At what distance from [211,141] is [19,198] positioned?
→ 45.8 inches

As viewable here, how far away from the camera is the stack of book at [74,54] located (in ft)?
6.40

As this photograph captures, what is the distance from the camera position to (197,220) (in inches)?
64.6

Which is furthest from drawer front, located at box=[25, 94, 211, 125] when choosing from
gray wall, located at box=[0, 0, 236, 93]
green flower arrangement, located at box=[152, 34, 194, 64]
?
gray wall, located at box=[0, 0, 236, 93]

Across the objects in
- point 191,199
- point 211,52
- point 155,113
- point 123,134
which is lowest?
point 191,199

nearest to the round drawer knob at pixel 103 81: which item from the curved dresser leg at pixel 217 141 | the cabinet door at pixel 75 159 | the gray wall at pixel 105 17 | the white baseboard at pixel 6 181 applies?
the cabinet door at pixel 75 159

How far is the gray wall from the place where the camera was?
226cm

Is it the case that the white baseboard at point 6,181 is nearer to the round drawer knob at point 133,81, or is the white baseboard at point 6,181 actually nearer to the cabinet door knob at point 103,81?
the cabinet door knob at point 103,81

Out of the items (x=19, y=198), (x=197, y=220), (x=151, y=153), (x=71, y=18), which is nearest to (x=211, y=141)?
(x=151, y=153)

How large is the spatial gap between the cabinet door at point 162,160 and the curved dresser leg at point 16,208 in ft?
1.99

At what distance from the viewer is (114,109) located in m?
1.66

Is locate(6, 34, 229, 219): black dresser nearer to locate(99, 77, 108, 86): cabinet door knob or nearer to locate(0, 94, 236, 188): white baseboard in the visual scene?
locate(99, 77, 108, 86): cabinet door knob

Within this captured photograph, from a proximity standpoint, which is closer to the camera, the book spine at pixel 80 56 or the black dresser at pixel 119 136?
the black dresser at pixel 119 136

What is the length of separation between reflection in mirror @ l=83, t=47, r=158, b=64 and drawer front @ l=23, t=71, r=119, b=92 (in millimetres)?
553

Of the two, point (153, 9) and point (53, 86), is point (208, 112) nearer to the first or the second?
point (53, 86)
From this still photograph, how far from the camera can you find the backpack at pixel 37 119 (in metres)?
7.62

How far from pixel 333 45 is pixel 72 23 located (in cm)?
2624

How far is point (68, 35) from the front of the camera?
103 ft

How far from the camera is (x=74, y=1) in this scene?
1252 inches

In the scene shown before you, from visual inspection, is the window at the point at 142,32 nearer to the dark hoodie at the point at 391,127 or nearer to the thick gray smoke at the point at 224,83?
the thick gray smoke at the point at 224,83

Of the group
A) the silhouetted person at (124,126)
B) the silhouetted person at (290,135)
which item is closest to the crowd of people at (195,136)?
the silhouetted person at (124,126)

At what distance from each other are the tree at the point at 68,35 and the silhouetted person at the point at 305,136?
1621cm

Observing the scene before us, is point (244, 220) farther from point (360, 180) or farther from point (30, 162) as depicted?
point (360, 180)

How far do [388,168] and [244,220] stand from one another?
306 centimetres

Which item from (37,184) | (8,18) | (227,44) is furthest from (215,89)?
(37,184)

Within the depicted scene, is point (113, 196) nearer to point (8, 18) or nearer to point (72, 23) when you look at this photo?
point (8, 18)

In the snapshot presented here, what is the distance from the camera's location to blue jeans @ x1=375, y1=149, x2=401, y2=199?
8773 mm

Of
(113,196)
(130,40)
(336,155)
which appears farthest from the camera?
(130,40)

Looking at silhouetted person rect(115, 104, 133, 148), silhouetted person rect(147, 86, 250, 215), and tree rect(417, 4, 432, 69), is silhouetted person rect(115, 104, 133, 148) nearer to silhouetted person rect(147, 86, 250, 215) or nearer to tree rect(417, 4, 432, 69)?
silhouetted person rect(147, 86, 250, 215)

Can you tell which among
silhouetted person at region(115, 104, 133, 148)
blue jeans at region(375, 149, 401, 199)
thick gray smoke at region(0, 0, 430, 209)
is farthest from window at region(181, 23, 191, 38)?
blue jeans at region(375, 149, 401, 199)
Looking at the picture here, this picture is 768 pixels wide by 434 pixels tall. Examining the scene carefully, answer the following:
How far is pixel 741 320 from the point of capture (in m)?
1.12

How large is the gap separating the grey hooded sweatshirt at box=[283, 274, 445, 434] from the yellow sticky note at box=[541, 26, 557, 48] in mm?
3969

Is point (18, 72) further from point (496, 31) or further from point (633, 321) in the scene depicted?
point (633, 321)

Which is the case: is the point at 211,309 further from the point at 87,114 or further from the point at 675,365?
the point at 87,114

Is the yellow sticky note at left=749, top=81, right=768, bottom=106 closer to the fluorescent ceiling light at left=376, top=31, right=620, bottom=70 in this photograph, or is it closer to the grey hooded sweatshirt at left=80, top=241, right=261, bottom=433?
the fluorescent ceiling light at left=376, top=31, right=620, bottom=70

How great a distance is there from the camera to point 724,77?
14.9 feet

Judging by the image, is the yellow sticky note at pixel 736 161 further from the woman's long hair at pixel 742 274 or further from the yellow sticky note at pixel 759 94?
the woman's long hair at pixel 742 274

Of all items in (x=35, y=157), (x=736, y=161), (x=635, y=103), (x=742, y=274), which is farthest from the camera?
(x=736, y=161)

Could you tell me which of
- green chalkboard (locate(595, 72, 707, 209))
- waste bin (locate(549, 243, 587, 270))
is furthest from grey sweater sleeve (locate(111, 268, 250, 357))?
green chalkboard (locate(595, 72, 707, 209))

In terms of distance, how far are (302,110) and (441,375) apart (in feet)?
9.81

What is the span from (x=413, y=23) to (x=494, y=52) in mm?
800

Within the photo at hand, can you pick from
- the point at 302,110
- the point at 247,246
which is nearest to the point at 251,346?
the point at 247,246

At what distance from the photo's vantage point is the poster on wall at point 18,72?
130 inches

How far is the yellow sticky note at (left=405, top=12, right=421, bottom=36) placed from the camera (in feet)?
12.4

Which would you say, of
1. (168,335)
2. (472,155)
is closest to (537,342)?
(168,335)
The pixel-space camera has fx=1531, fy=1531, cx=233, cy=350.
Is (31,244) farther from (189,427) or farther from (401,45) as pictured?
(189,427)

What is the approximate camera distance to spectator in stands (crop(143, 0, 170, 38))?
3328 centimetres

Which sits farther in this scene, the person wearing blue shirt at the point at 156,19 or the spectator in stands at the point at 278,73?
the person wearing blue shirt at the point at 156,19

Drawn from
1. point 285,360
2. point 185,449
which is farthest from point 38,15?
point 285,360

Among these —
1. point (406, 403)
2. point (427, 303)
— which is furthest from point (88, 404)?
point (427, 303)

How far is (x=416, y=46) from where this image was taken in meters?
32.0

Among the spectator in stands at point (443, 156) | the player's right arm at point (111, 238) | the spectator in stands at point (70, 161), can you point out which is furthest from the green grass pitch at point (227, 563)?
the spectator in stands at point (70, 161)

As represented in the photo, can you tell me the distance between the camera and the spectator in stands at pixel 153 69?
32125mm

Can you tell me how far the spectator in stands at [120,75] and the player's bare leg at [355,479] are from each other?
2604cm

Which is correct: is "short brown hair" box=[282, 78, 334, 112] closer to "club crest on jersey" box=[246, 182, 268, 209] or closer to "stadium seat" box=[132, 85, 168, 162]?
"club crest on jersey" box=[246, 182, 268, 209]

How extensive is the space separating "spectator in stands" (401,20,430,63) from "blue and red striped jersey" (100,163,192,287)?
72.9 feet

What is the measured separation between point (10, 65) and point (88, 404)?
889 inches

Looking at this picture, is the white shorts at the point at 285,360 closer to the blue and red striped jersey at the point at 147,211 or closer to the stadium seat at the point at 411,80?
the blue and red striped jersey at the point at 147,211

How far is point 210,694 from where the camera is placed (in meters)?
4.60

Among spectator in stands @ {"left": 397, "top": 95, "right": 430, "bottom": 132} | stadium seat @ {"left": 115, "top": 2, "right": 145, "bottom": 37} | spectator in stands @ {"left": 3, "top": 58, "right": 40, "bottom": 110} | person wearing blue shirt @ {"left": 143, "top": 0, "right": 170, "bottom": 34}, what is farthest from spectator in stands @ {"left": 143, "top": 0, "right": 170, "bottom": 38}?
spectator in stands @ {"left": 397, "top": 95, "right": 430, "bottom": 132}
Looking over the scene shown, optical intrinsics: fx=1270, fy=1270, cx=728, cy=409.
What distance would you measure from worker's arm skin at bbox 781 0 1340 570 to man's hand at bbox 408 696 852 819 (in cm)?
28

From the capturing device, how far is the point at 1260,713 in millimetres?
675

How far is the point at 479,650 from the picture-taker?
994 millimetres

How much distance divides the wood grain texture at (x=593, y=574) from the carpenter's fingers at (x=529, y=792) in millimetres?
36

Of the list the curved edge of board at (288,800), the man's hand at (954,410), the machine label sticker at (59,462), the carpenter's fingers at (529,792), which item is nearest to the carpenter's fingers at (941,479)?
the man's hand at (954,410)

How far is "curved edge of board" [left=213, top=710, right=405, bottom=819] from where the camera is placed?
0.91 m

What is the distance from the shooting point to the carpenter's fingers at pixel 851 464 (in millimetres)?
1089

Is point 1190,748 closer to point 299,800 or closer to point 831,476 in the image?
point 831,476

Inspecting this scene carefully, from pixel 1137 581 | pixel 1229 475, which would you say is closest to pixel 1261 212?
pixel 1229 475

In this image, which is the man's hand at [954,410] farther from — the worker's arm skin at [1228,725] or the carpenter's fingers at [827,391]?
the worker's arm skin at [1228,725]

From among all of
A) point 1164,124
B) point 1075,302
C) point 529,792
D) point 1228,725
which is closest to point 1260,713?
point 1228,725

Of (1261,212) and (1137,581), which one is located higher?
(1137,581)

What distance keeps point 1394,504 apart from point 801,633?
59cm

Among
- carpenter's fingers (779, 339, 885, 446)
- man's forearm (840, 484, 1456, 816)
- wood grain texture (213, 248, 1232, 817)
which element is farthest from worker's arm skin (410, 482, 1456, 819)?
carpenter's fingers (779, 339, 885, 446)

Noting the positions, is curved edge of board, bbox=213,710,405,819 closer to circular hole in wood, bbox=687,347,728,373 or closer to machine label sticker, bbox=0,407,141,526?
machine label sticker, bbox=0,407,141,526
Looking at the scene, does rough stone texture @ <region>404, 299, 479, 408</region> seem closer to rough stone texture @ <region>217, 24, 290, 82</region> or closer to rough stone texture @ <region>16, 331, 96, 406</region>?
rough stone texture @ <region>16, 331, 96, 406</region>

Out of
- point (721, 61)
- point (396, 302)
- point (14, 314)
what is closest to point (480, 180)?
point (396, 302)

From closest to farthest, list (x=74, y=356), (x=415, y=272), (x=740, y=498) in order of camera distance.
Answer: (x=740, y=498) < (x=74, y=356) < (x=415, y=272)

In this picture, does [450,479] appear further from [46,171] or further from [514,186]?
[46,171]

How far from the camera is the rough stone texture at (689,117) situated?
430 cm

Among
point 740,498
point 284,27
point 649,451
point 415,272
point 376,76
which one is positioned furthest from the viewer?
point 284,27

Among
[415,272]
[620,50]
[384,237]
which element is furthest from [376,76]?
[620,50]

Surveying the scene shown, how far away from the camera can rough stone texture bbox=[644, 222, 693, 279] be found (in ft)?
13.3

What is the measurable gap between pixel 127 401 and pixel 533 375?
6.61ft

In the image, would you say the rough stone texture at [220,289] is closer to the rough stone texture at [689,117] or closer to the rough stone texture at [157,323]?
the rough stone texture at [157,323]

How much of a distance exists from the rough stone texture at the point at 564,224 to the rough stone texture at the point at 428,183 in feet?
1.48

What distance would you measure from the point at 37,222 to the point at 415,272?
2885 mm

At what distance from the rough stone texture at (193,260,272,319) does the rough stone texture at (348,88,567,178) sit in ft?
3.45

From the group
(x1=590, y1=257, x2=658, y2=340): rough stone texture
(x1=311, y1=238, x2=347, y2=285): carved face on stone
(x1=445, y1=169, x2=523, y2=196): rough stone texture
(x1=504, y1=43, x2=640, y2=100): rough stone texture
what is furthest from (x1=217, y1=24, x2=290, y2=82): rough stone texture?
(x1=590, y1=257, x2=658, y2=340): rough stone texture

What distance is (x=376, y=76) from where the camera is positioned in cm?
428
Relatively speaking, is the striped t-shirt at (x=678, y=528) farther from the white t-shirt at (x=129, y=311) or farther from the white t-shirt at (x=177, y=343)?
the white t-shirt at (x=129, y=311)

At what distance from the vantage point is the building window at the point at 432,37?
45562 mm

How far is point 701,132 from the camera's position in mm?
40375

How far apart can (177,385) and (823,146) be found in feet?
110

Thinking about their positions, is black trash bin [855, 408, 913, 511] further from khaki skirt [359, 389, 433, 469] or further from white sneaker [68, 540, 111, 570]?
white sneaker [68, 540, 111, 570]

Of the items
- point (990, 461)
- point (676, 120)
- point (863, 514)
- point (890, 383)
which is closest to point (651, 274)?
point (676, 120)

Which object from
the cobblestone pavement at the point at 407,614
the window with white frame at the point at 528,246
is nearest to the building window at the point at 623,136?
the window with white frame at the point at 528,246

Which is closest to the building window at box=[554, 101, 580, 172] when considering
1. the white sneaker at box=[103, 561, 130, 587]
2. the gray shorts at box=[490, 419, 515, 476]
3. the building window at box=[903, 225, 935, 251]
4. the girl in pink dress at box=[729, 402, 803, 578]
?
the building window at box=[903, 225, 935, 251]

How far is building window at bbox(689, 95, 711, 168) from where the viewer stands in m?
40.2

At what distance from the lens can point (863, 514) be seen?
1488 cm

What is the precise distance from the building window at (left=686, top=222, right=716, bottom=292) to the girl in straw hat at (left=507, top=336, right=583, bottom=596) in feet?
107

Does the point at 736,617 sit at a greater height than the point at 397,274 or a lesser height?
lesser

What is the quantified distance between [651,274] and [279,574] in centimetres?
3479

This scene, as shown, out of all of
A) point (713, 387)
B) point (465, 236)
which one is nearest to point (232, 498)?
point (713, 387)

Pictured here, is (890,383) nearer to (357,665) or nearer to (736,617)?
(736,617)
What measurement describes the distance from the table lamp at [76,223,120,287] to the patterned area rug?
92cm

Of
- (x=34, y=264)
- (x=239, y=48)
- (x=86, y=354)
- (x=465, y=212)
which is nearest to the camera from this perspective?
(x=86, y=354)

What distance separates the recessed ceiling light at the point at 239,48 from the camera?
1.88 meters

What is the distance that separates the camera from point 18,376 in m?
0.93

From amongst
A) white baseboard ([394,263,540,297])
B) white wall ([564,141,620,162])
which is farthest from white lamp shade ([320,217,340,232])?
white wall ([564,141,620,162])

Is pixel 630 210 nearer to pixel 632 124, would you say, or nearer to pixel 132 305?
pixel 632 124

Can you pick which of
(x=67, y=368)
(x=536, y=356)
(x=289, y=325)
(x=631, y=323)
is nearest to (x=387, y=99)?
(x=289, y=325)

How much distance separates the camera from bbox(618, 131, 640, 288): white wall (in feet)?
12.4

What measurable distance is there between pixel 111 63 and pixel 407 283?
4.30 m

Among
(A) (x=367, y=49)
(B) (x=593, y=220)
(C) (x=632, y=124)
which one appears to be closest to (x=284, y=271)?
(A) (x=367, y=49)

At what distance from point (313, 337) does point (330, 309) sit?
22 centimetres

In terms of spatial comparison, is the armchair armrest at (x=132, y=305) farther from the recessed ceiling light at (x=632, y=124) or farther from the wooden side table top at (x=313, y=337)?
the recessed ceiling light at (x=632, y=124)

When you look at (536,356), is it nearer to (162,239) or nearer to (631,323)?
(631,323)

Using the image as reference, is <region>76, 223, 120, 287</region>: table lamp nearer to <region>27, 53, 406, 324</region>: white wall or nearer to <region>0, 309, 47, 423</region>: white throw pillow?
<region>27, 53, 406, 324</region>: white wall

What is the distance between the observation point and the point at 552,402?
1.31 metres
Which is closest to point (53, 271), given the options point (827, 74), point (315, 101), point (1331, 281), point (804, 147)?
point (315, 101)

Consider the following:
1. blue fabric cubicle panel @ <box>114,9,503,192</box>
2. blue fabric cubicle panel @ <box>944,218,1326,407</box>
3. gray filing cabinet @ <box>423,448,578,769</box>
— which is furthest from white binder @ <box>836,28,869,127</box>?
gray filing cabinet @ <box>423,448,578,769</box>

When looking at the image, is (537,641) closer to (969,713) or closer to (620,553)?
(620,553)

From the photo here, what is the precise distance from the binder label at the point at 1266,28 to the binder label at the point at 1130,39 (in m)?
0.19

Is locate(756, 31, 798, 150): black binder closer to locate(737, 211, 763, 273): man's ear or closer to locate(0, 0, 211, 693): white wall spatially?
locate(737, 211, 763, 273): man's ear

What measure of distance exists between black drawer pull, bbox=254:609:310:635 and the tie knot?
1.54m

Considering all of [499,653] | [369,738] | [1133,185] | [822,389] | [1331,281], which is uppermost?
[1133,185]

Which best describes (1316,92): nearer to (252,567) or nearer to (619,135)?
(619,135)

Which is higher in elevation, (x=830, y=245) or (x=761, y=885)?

#### [Set exercise]
Reproduce the listing above exactly from the line containing "When looking at" through its last line, with both of those lines included.

#### [Result of this task]
When looking at the image, is (537,641) closer to (969,713) or closer to (620,553)?
(620,553)

From the photo here, what is the precise distance from the binder label at the point at 1266,28 to the binder label at the point at 1130,39 (in m)?
0.19

Is locate(756, 31, 798, 150): black binder closer to locate(737, 211, 763, 273): man's ear or closer to locate(0, 0, 211, 693): white wall spatially?
locate(737, 211, 763, 273): man's ear

What measure of distance exists between black drawer pull, bbox=254:609:310:635 and the tie knot?
1.54m

Considering all of [499,653] | [369,738] | [1133,185] | [822,389] | [1331,281], which is uppermost?
[1133,185]

Which best describes (1316,92): nearer to (252,567) or nearer to (619,135)?
(619,135)

Which is higher in elevation, (x=830, y=245) or (x=761, y=885)?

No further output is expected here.